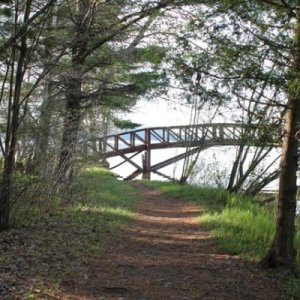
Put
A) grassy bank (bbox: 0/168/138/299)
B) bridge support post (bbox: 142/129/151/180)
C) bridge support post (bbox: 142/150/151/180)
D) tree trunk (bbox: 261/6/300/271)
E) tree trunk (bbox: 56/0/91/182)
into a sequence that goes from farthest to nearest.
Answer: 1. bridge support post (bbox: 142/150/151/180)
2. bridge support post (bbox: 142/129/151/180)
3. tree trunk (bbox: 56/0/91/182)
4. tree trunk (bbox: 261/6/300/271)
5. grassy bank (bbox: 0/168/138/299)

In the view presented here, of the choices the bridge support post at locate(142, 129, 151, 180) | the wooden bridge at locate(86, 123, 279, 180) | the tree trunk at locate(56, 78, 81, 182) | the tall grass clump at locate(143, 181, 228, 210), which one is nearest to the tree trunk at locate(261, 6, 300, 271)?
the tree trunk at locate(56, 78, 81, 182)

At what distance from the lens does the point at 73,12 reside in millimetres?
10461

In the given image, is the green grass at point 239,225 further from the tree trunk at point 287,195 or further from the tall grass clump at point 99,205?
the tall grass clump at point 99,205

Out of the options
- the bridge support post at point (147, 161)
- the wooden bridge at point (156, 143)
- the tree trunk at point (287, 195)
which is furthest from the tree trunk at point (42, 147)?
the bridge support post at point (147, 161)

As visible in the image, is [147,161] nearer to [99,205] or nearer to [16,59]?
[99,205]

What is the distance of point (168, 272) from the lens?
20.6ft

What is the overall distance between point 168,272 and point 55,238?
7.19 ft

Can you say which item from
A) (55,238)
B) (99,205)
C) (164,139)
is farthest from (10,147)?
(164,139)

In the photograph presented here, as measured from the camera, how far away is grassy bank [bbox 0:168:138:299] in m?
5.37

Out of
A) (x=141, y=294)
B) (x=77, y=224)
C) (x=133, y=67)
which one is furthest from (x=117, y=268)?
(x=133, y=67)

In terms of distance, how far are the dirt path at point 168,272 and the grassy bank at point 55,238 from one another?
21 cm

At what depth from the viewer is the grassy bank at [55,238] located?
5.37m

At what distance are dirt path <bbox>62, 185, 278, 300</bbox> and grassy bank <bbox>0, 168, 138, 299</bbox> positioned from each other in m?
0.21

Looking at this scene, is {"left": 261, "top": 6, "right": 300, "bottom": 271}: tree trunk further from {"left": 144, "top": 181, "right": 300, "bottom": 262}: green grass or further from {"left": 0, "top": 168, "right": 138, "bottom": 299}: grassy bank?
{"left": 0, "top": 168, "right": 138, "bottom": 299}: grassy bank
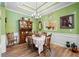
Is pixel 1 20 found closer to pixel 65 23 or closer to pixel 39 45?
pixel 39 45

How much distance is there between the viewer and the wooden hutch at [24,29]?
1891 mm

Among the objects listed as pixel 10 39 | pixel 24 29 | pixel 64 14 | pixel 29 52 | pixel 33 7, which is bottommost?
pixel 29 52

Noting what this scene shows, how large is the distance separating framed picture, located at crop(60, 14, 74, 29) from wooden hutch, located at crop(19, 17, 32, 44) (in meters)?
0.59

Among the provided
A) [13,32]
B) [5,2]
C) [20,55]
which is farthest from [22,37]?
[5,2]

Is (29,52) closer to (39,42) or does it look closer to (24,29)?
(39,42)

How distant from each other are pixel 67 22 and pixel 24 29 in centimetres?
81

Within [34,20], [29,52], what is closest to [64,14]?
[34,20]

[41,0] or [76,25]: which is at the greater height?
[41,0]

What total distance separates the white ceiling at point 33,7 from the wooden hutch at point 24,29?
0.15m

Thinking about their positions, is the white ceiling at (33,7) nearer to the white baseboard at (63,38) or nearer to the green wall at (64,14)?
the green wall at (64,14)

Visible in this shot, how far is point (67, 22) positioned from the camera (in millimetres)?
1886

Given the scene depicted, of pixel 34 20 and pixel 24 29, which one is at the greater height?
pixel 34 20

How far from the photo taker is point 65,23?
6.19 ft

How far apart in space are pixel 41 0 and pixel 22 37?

════════════════

Direction =
Return, with no alterations, the lines of the records above, starting at the line that contains "Noting what this" and ending at the final line of the records, both ends included.

Final result =
Noting what this scene shows, how large is the distance separating framed picture, located at crop(60, 14, 74, 29) from wooden hutch, located at crop(19, 17, 32, 44) (in meters)?
0.59

Among the provided
A) [13,32]
B) [5,2]
C) [20,55]
which is farthest from [22,37]?
[5,2]

Is (29,52) closer to (39,42) or does it look closer to (24,29)?
(39,42)

How distant from each other are pixel 67 22 and pixel 24 29 in centimetres?
81

Within [34,20], [29,52], what is closest to [64,14]?
[34,20]

[41,0] or [76,25]: which is at the greater height?
[41,0]

What total distance separates the white ceiling at point 33,7 from the wooden hutch at point 24,29?
0.15m

Thinking about their positions, is the white ceiling at (33,7) nearer to the white baseboard at (63,38) or nearer to the green wall at (64,14)?
the green wall at (64,14)

Visible in this shot, how far is point (67, 22) positioned from the camera (in millimetres)?
1886

Given the scene depicted, of pixel 34 20 and pixel 24 29, which one is at the greater height?
pixel 34 20

How far from the photo taker is point 65,23?
6.19 ft

How far apart in space are pixel 41 0 and pixel 22 37?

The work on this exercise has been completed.